Why am I here

Photo credit: Alexander Solomon

This reflection was originally performed at The Prophet’s  “Tongues of Fire” spoken word event. 

By Melissa Martinez

It’s the question I keep asking myself. Over and over. Someone commits yet another microaggression against me. Why am I here? My heart yearns for the land that my Daddy’s bones are returning too. I miss him. The land is a piece of him. Why am I here? I look for food that tastes like home. I’m hungry. This hunger is deep in my soul. The Whole Foods has never heard of tomatillos. Why am I here? I gather with the women who look like me. They are tired. There is no joy here. Why am I here? The people here are anxious. Strung-out on the highs of achievement and success. They talk at me, a million miles a minute in words I know but do not understand. Why am I here? I end up in a class called Christian Mission, but it should be called Colonization. The professor is a colonizer. She seems quite proud of this. I can’t breathe. My body remembers. Why am I here? The land has not forgotten. I arise and mourn every day. Why am I here? I attend a mandatory lecture on anxiety. A white man introduces the Blues. He tries to explain it to us. As if I don’t already know. He has no understanding of susto. He doesn’t know he needs a limpia. He compares our anxiety to his dog’s “attachment disorder.” He thinks his research makes him an expert. Why am I here? 

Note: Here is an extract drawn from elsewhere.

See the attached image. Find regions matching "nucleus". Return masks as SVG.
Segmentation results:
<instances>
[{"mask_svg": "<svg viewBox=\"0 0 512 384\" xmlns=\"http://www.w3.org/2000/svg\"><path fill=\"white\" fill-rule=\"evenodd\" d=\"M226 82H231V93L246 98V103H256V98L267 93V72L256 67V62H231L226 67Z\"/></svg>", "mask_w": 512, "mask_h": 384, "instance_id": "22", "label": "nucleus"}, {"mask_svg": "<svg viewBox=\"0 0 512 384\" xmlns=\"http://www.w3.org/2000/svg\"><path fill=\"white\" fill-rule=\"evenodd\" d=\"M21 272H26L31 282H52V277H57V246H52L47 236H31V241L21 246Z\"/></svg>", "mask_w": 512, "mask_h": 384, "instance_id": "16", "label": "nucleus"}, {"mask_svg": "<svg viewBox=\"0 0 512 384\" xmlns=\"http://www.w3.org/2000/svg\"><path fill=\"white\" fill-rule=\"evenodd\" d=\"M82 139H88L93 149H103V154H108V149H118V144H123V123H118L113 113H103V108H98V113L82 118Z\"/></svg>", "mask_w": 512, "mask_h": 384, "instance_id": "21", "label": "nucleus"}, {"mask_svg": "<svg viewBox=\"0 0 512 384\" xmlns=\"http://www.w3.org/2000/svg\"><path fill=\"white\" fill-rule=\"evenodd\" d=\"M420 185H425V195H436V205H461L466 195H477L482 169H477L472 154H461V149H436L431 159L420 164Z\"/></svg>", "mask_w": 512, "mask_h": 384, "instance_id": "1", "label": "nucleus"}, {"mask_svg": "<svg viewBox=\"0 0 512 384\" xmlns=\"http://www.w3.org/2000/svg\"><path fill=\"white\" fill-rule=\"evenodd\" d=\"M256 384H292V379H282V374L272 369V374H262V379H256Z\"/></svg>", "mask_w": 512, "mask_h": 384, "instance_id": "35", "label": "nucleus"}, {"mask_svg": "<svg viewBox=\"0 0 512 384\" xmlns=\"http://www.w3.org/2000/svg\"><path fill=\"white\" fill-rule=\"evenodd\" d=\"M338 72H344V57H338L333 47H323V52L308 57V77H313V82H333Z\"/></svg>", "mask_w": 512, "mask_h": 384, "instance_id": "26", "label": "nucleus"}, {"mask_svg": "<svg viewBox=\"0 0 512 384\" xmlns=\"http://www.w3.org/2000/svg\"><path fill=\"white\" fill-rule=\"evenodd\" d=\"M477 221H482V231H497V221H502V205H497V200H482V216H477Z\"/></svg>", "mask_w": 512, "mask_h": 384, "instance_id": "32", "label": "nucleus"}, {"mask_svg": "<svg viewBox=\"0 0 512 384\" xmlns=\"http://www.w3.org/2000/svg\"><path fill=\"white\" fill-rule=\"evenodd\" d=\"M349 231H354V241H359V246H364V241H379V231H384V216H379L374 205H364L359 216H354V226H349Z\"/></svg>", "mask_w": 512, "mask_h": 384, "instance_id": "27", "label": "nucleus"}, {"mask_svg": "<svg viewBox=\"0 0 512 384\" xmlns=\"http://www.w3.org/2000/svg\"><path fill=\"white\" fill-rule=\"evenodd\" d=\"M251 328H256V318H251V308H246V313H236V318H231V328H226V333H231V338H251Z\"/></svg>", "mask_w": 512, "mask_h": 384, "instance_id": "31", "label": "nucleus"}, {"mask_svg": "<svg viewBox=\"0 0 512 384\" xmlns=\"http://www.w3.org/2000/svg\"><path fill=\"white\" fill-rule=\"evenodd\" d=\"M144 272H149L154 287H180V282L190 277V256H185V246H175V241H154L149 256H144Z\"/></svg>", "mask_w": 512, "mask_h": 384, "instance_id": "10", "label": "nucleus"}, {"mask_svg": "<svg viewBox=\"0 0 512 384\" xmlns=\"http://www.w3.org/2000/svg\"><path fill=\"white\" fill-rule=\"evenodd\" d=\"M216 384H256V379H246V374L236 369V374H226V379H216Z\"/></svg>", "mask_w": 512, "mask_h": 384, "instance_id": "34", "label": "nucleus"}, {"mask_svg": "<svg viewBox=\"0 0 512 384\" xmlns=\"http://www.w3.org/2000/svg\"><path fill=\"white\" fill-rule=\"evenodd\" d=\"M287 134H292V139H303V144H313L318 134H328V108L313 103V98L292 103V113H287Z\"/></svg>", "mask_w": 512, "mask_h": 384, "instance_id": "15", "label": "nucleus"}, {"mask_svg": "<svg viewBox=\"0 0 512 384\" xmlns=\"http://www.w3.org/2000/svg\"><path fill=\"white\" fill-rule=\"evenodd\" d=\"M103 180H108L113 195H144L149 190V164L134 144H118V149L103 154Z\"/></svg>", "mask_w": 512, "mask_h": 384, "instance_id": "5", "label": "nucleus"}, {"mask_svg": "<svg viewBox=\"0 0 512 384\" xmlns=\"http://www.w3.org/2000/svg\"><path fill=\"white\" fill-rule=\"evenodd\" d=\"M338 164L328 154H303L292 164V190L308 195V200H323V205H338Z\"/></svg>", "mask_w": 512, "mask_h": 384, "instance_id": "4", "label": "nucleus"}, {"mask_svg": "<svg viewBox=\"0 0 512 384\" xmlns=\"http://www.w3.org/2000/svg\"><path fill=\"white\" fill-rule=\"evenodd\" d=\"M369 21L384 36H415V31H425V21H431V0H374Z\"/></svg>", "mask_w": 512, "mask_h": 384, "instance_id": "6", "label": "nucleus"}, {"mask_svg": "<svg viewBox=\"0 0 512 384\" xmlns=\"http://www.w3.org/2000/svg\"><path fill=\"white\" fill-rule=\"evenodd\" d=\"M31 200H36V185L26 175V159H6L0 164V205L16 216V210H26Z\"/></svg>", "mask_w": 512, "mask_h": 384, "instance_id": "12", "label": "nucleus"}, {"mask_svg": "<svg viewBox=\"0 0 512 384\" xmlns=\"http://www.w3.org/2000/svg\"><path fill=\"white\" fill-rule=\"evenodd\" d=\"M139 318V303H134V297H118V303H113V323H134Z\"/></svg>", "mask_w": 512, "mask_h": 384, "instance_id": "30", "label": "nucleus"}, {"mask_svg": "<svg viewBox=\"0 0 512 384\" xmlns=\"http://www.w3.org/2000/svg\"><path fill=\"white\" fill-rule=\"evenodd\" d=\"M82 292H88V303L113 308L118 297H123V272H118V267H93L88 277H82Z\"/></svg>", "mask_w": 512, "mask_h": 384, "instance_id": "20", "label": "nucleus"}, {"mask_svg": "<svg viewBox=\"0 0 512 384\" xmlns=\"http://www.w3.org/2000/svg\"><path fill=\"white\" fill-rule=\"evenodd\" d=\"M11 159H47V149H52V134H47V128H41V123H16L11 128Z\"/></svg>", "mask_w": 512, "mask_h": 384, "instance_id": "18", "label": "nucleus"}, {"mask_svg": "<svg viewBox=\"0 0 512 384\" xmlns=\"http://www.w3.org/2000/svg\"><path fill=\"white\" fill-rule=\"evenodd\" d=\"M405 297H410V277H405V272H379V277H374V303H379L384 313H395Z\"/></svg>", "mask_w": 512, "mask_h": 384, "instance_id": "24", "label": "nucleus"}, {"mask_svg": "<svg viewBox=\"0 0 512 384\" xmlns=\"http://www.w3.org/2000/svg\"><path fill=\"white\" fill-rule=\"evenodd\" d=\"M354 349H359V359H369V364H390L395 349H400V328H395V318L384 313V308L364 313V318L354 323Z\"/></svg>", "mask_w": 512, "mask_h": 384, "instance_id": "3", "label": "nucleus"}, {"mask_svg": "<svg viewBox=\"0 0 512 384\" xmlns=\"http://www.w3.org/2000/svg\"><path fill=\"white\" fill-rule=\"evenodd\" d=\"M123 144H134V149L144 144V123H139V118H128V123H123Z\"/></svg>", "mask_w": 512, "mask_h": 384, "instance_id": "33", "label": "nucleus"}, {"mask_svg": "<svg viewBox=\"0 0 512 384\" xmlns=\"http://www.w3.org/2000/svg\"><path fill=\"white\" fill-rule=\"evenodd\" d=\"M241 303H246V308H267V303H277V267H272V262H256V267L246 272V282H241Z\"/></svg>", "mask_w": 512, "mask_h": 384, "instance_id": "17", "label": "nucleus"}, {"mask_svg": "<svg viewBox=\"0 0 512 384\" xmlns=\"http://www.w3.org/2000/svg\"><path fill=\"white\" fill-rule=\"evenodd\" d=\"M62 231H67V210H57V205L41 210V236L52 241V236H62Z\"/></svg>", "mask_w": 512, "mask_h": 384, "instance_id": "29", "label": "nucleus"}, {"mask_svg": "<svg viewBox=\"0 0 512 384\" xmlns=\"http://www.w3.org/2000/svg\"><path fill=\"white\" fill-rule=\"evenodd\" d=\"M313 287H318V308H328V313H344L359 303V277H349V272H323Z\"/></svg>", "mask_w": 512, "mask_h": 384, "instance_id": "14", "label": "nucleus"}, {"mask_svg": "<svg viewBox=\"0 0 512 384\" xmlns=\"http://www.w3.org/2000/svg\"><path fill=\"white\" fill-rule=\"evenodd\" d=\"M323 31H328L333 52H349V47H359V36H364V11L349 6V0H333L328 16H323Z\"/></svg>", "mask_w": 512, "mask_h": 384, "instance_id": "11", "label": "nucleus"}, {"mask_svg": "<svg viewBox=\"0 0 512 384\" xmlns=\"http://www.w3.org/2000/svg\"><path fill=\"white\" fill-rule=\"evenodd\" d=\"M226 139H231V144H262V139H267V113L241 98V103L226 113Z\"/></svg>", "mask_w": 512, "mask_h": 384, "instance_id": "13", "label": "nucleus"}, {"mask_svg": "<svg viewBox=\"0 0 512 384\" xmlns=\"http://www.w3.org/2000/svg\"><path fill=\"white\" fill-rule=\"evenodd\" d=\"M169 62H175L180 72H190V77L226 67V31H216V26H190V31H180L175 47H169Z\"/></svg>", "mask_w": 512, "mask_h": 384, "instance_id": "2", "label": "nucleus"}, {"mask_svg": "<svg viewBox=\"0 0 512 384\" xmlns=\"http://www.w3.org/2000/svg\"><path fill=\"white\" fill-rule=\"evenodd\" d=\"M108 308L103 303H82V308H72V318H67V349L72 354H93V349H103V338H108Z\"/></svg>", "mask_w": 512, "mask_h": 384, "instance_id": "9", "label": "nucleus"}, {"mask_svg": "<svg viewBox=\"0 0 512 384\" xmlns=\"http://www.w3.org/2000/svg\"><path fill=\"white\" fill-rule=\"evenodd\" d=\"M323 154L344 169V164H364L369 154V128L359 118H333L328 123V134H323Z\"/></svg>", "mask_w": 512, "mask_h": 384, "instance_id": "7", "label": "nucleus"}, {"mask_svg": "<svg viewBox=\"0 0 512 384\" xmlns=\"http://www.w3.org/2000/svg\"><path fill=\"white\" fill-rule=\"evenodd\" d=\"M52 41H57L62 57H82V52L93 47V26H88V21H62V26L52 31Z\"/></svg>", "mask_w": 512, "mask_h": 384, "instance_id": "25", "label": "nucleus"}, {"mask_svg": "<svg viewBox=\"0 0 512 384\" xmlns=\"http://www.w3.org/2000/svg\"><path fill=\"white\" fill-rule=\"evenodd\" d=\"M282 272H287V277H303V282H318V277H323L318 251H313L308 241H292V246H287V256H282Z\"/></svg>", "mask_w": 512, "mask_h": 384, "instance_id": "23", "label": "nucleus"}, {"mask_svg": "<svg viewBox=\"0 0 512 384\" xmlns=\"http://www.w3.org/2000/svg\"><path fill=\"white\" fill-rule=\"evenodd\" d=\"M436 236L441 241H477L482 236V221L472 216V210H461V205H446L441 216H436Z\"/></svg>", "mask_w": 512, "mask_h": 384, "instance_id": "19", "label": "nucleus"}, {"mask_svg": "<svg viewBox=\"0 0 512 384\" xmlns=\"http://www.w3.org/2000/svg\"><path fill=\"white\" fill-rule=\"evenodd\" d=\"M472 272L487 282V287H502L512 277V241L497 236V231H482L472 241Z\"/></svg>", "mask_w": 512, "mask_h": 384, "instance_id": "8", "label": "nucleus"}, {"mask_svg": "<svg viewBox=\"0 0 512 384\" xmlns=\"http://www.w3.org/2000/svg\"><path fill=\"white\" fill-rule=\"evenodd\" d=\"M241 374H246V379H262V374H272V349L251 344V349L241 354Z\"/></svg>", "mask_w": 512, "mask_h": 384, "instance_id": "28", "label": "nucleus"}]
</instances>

I haven’t been to church in weeks. Haven’t prayed. Have tried to ignore how heavy the word god feels in my mouth. Is this how Jesus Christ felt when he was nailed to the cross? Forsaken? Suffering is a theology that is hard to flush out. It is hard to ignore the ringing echoes of sacrifice. Sacrifice for la causa. Sacrifice for mi gente. Sacrifice myself for my future and my future family, just like Daddy did for us, and his Daddy before him, and so on. 

I keep getting flashbacks to bad things. To my past. To things I’d buried and hoped to forget. But my body remembers. These memories are bursting up, begging to be dealt with. I try to run from the emotions. They threaten to drown me. I need a limpia too. I can’t find a botanica anywhere in this god-less city. I wonder if this is their penance—the colonizers. These people have no joy. There is no love here. This feels like a performance. Why am I here? 

Truth is I’m tired. I don’t know why I’m here. Maybe it’s not time for me to know yet. God may have forsaken me. But Spirit has never and will never abandon me. My honorable ancestors would never ask me to sacrifice myself in this way. They brought me here to heal. I am here to claim a life outside of suffering for myself and in doing so, I claim it for my people. The suffering ends with me. The reason I’m here comes to me like the ocean—at times crashing over me with a force so clear and powerful, and at others it pulls away deep into the belly of the ocean and I can’t feel it at all, I can barely see it. Johanna Toruno said, “The reconciliation of life can be just as difficult as the trauma.” It’s true. When my Daddy transitioned into the Spirit Realm, pieces of me died with him. Pieces of me that needed to be put to death so that I could live. I was in the tomb for months before coming to Boston. I faced my Shadow Self. I looked in the mirror and I leaned into all that I saw reflected back at me. I learned to love that reflection. Now here I am, resurrecting. The world around me is as changed as I am. It is hostile. Aggressive. Busy. Intense. And I am soft. Exposed. Vulnerable. Raw. 

I keep seeing honeybees. I think about their ability to sting. How people fear them. But they also bring such joy. Spreaders of life. Creators of sweetness. My skin looks like honey. Maybe I can be sweet again, here. I know how to spread light. I know how to spread life. I know how to spread joy. Love is a radical act of transmutation. It is the only way to Ascend. 


Melissa Martinez is a brown badass bruja from the barrio who is openly queer and unapologetically herself. She writes on lived experience, exploring trauma, joy, and grief as spectrums that intersect, from the perspective of her reclaimed identity as a descendant of the Mexica tribe. She is intersectional, interdisciplinary, and interreligious.